## Start RECORDS FOR THIS TASK
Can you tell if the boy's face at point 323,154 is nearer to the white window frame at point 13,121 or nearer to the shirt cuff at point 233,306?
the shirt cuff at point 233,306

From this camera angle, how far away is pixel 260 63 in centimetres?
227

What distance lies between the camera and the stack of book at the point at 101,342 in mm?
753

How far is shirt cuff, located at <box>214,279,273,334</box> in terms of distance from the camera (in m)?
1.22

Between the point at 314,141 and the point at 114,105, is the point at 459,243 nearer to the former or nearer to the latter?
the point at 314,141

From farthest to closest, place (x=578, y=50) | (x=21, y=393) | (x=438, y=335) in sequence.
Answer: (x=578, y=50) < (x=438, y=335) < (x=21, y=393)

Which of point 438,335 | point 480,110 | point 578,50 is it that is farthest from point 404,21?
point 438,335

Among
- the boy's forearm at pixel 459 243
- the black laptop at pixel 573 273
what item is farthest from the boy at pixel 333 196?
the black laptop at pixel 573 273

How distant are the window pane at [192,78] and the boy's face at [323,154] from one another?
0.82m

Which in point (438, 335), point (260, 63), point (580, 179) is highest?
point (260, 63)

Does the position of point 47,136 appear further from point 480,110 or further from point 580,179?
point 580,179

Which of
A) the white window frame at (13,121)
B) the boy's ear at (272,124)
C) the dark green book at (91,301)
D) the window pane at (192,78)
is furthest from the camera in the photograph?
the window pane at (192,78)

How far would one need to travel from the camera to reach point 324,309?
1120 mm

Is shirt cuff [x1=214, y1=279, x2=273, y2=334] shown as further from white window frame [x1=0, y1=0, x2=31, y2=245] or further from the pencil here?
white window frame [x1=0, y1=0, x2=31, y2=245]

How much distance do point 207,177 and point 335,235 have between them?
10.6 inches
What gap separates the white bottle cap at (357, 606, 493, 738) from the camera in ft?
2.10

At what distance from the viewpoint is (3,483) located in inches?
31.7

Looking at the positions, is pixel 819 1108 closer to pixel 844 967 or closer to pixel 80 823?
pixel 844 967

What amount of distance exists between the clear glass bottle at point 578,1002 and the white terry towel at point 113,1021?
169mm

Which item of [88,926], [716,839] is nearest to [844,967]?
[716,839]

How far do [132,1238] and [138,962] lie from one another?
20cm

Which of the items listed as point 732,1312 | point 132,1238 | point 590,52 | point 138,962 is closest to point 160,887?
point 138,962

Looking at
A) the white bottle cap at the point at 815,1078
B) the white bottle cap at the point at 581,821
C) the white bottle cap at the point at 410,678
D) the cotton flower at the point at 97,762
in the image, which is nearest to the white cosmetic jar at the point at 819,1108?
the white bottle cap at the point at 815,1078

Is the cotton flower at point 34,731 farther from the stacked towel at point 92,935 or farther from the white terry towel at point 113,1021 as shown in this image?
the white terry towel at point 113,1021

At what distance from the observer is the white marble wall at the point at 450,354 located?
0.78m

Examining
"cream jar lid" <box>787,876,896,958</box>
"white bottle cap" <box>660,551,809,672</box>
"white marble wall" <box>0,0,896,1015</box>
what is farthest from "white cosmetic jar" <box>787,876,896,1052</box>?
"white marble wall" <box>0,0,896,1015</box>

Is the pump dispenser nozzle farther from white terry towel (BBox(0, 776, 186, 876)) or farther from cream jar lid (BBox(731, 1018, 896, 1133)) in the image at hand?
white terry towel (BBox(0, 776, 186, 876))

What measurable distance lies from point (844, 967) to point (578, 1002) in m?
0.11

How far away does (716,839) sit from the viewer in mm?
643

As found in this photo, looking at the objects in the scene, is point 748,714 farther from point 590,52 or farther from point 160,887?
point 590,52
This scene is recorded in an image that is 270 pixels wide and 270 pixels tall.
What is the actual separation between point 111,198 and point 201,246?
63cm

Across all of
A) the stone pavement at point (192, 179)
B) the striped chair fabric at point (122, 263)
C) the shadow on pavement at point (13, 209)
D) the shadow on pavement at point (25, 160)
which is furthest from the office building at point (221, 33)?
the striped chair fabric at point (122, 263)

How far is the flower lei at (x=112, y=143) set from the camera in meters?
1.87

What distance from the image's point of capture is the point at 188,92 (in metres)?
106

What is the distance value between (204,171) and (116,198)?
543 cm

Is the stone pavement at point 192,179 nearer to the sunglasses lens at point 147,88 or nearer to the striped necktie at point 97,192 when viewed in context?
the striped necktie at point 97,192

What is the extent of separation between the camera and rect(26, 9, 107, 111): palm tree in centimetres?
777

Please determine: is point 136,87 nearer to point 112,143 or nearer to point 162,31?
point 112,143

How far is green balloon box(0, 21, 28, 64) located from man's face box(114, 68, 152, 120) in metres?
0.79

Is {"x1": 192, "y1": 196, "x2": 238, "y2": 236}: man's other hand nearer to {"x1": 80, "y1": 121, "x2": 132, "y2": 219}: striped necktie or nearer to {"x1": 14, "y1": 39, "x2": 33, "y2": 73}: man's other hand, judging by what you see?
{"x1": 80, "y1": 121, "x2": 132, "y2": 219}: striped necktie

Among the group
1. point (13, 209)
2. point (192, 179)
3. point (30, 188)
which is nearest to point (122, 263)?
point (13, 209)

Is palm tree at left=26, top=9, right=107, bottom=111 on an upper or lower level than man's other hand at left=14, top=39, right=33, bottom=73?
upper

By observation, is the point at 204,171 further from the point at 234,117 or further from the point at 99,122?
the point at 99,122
## End RECORDS FOR THIS TASK
## Start RECORDS FOR THIS TASK
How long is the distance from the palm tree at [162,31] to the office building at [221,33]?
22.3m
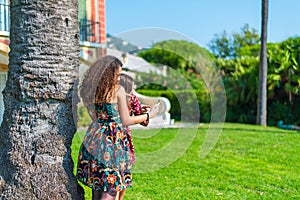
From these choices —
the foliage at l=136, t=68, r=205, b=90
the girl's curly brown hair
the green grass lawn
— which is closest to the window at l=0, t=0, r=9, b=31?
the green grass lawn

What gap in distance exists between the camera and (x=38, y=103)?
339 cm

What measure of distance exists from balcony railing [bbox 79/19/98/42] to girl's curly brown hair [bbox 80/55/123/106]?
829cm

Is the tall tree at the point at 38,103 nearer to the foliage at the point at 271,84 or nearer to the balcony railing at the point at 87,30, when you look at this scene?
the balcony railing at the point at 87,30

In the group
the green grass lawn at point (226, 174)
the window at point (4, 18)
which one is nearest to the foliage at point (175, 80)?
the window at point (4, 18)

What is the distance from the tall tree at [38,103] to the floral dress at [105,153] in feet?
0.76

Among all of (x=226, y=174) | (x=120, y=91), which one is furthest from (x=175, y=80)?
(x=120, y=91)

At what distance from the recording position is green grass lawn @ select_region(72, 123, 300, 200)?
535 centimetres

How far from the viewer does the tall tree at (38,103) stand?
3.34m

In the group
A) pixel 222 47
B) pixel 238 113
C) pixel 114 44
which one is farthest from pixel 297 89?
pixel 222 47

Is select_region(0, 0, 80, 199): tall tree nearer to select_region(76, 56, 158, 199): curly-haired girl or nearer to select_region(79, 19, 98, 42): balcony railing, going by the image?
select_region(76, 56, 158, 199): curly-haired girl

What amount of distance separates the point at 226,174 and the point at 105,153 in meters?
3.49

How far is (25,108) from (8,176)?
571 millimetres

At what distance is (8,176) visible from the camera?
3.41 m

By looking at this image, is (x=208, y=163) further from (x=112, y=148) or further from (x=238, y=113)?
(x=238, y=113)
## End RECORDS FOR THIS TASK
Return every line of the data that contains the word "towel".

What amount of distance exists between the clear glass bottle at point 578,1002 and the white terry towel at point 113,1021?
Is the cotton flower at point 34,731 farther from the stacked towel at point 92,935 or farther from the white terry towel at point 113,1021 as shown in this image?
the white terry towel at point 113,1021
Is the pump dispenser nozzle farther from white terry towel (BBox(0, 776, 186, 876)) or farther from cream jar lid (BBox(731, 1018, 896, 1133)) in the image at hand?
white terry towel (BBox(0, 776, 186, 876))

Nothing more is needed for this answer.